───── AVAILABLE RECORDS ─────

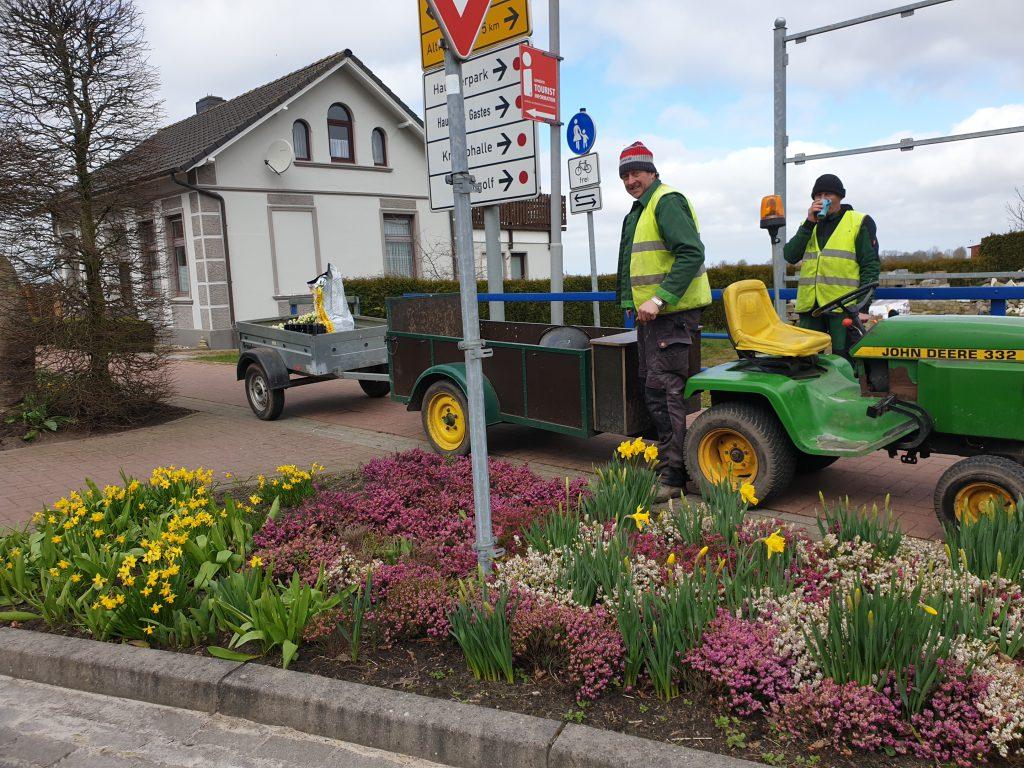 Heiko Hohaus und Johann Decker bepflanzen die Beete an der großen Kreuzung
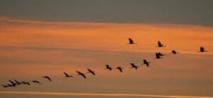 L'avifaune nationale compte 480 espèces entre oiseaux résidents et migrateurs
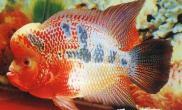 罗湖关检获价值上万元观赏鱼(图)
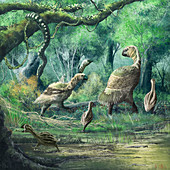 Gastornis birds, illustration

─────
───── AVAILABLE RECORDS ─────

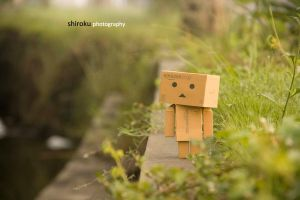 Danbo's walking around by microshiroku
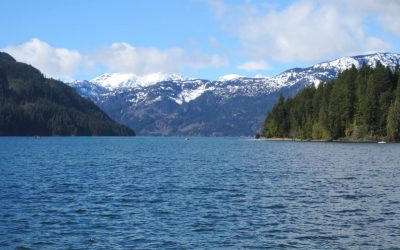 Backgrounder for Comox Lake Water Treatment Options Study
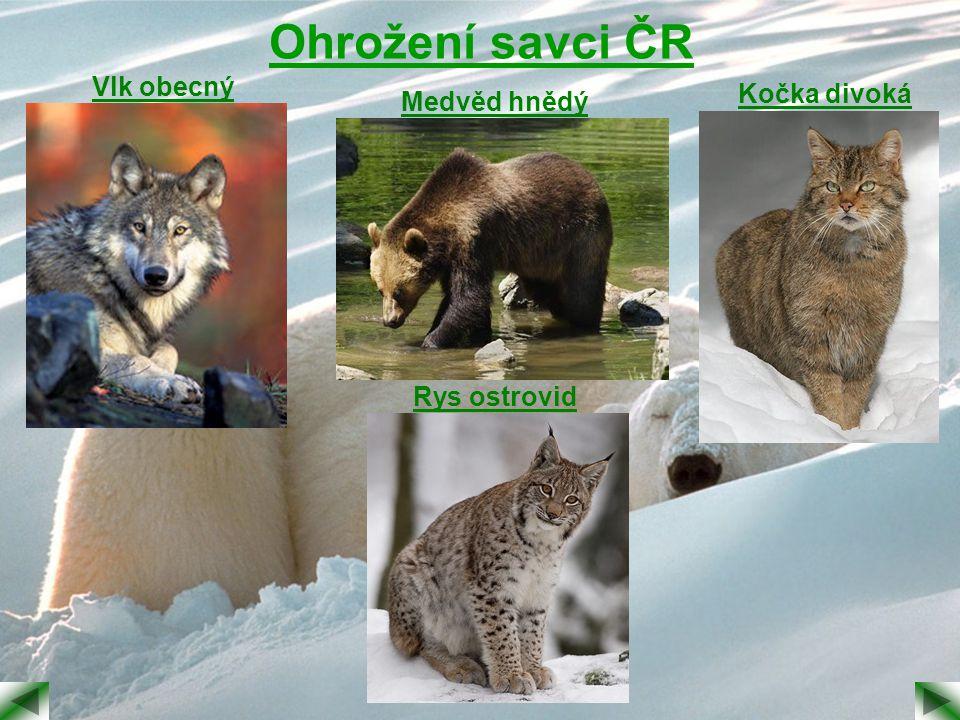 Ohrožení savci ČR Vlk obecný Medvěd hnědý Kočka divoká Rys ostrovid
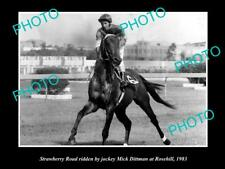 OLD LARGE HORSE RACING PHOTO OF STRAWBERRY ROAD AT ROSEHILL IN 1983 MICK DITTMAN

─────

**INSTRUCTIONS FOR THE TASK**
Output should consist of the lines above from the one with "罗湖关检获价值上万元观赏鱼(图)" down to the one with "Gastornis birds, illustration", exact and without pictures.

**SOLVED EXERCISE**
 罗湖关检获价值上万元观赏鱼(图)
 Gastornis birds, illustration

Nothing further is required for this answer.